• [What is being asked]:
Please return the data below unchanged, line for line.
★ ★ ★ ★ ★ ★ ★
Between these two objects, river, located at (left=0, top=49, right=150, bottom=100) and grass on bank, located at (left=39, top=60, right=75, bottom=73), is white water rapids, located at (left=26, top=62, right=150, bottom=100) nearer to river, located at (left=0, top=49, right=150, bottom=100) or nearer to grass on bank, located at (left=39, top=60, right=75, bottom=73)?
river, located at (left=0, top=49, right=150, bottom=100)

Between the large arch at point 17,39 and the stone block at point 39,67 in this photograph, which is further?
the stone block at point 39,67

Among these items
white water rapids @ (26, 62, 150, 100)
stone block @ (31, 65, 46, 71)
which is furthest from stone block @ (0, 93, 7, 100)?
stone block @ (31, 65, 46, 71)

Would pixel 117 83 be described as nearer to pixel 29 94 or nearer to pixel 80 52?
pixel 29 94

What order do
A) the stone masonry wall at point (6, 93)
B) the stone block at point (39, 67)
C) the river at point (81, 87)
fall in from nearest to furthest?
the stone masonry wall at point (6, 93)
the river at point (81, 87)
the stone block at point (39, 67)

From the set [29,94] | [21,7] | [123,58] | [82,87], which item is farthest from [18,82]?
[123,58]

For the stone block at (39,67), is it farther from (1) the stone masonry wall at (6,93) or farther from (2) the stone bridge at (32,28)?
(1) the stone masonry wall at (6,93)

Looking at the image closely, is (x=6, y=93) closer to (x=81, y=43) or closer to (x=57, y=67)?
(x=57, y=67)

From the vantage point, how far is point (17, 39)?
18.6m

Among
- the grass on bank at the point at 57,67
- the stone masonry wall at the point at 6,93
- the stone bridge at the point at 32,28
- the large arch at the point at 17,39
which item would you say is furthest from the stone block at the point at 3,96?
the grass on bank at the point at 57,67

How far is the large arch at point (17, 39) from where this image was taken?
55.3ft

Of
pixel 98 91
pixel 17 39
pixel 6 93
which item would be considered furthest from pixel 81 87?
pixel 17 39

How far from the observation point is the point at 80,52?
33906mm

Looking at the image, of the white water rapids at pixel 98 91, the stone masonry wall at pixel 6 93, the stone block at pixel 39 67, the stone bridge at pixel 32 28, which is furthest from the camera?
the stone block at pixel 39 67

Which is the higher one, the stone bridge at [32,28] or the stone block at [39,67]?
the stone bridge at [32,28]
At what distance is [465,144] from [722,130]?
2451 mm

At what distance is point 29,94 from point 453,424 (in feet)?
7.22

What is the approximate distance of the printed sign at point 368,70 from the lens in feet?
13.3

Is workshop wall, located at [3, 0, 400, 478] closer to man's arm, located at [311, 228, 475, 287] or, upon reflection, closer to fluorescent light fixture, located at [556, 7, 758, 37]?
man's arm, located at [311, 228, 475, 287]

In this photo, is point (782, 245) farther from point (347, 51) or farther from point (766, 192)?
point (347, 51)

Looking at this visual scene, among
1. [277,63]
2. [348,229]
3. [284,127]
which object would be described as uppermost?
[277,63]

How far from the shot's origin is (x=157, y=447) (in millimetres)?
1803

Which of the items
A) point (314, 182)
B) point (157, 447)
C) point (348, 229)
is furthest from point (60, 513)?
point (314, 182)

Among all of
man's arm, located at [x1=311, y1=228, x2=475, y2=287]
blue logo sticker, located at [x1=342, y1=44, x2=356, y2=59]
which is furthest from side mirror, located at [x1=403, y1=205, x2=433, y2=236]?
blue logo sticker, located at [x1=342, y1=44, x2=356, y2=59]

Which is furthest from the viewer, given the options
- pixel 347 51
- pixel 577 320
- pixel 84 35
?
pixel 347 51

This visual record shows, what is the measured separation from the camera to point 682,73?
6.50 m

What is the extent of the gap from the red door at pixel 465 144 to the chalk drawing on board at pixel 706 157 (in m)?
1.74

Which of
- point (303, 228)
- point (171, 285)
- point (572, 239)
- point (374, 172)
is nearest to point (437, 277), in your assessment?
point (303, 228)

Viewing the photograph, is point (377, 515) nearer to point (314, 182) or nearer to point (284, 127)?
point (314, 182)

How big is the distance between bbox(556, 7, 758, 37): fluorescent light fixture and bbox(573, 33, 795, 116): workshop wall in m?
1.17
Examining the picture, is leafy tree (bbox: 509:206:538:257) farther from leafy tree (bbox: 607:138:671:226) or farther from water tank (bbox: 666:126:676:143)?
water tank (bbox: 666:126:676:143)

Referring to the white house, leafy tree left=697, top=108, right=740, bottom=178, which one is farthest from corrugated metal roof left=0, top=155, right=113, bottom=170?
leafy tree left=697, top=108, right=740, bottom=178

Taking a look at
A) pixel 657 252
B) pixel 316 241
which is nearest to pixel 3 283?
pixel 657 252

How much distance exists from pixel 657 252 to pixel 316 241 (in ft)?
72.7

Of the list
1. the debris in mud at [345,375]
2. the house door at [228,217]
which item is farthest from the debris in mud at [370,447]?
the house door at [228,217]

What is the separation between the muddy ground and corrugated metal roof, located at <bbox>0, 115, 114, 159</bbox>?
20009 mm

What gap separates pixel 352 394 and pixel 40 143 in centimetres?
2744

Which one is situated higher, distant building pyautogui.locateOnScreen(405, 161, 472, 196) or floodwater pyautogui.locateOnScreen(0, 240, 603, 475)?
★ ★ ★ ★ ★ ★ ★
• [Expected answer]:
Between these two objects, river, located at (left=0, top=49, right=150, bottom=100) and grass on bank, located at (left=39, top=60, right=75, bottom=73), is white water rapids, located at (left=26, top=62, right=150, bottom=100) nearer to river, located at (left=0, top=49, right=150, bottom=100) or nearer to grass on bank, located at (left=39, top=60, right=75, bottom=73)?
river, located at (left=0, top=49, right=150, bottom=100)

Between the large arch at point 17,39 and the stone block at point 39,67 in this photograph, which is further?
the stone block at point 39,67

Among these items
white water rapids @ (26, 62, 150, 100)
stone block @ (31, 65, 46, 71)
which is furthest from stone block @ (0, 93, 7, 100)?
stone block @ (31, 65, 46, 71)

Would pixel 117 83 be described as nearer to pixel 29 94 or nearer to pixel 80 52?
pixel 29 94

What order do
A) the stone masonry wall at point (6, 93)
B) the stone block at point (39, 67)
C) the river at point (81, 87)
fall in from nearest to furthest?
the stone masonry wall at point (6, 93)
the river at point (81, 87)
the stone block at point (39, 67)

From the set [29,94] | [21,7] | [123,58] | [82,87], which item is farthest from [18,82]?
[123,58]

For the stone block at (39,67), is it farther from (1) the stone masonry wall at (6,93) or farther from (2) the stone bridge at (32,28)?
(1) the stone masonry wall at (6,93)

Looking at the image closely, is (x=6, y=93) closer to (x=81, y=43) or closer to (x=57, y=67)?
(x=57, y=67)

From the vantage point, how far is point (17, 39)?
18.6m

Among
- the grass on bank at the point at 57,67
- the stone masonry wall at the point at 6,93
- the stone bridge at the point at 32,28
- the large arch at the point at 17,39
which item would you say is furthest from the stone block at the point at 3,96?
the grass on bank at the point at 57,67

How far is the large arch at point (17, 39) from where this image was taken?
55.3ft

Of
pixel 98 91
pixel 17 39
pixel 6 93
which item would be considered furthest from pixel 81 87?
pixel 17 39

How far from the observation point is the point at 80,52?
33906mm

Looking at the image, of the white water rapids at pixel 98 91, the stone masonry wall at pixel 6 93, the stone block at pixel 39 67, the stone bridge at pixel 32 28, which is furthest from the camera?
the stone block at pixel 39 67

Which is the higher one, the stone bridge at [32,28] or the stone block at [39,67]?
the stone bridge at [32,28]
At what distance is [465,144] from [722,130]?
2451 mm

At what distance is point 29,94 from point 453,424 (in feet)?
7.22

What is the approximate distance of the printed sign at point 368,70 from the lens in feet?
13.3

Is workshop wall, located at [3, 0, 400, 478] closer to man's arm, located at [311, 228, 475, 287] or, upon reflection, closer to fluorescent light fixture, located at [556, 7, 758, 37]?
man's arm, located at [311, 228, 475, 287]

In this photo, is point (782, 245) farther from point (347, 51) or farther from point (766, 192)?
point (347, 51)

Looking at this visual scene, among
1. [277,63]
2. [348,229]
3. [284,127]
which object would be described as uppermost?
[277,63]

How far from the shot's origin is (x=157, y=447) (in millimetres)?
1803

Which of the items
A) point (314, 182)
B) point (157, 447)
C) point (348, 229)
is furthest from point (60, 513)?
point (314, 182)

Among all of
man's arm, located at [x1=311, y1=228, x2=475, y2=287]
blue logo sticker, located at [x1=342, y1=44, x2=356, y2=59]
which is furthest from side mirror, located at [x1=403, y1=205, x2=433, y2=236]?
blue logo sticker, located at [x1=342, y1=44, x2=356, y2=59]

Which is furthest from the viewer, given the options
- pixel 347 51
- pixel 577 320
- pixel 84 35
?
pixel 347 51

This visual record shows, what is the measured separation from the camera to point 682,73?
6.50 m

What is the extent of the gap from the red door at pixel 465 144 to the chalk drawing on board at pixel 706 157 (in m)?
1.74

Which of
- point (303, 228)
- point (171, 285)
- point (572, 239)
- point (374, 172)
is nearest to point (437, 277), in your assessment?
point (303, 228)

Viewing the photograph, is point (377, 515) nearer to point (314, 182) or nearer to point (284, 127)?
point (314, 182)

How big is the distance between bbox(556, 7, 758, 37): fluorescent light fixture and bbox(573, 33, 795, 116): workshop wall in m?
1.17
Examining the picture, is leafy tree (bbox: 509:206:538:257) farther from leafy tree (bbox: 607:138:671:226) or farther from water tank (bbox: 666:126:676:143)?
water tank (bbox: 666:126:676:143)

Referring to the white house, leafy tree left=697, top=108, right=740, bottom=178, which one is farthest from corrugated metal roof left=0, top=155, right=113, bottom=170?
leafy tree left=697, top=108, right=740, bottom=178

Taking a look at
A) pixel 657 252
B) pixel 316 241
which is nearest to pixel 3 283?
pixel 657 252

How much distance exists from pixel 657 252 to pixel 316 241 (in ft)?
72.7

Of the list
1. the debris in mud at [345,375]
2. the house door at [228,217]
which item is farthest from the debris in mud at [370,447]?
the house door at [228,217]

What is the separation between the muddy ground and corrugated metal roof, located at <bbox>0, 115, 114, 159</bbox>?
20009 mm

What gap separates pixel 352 394 and pixel 40 143 in centimetres?
2744

Which one is situated higher, distant building pyautogui.locateOnScreen(405, 161, 472, 196) or floodwater pyautogui.locateOnScreen(0, 240, 603, 475)?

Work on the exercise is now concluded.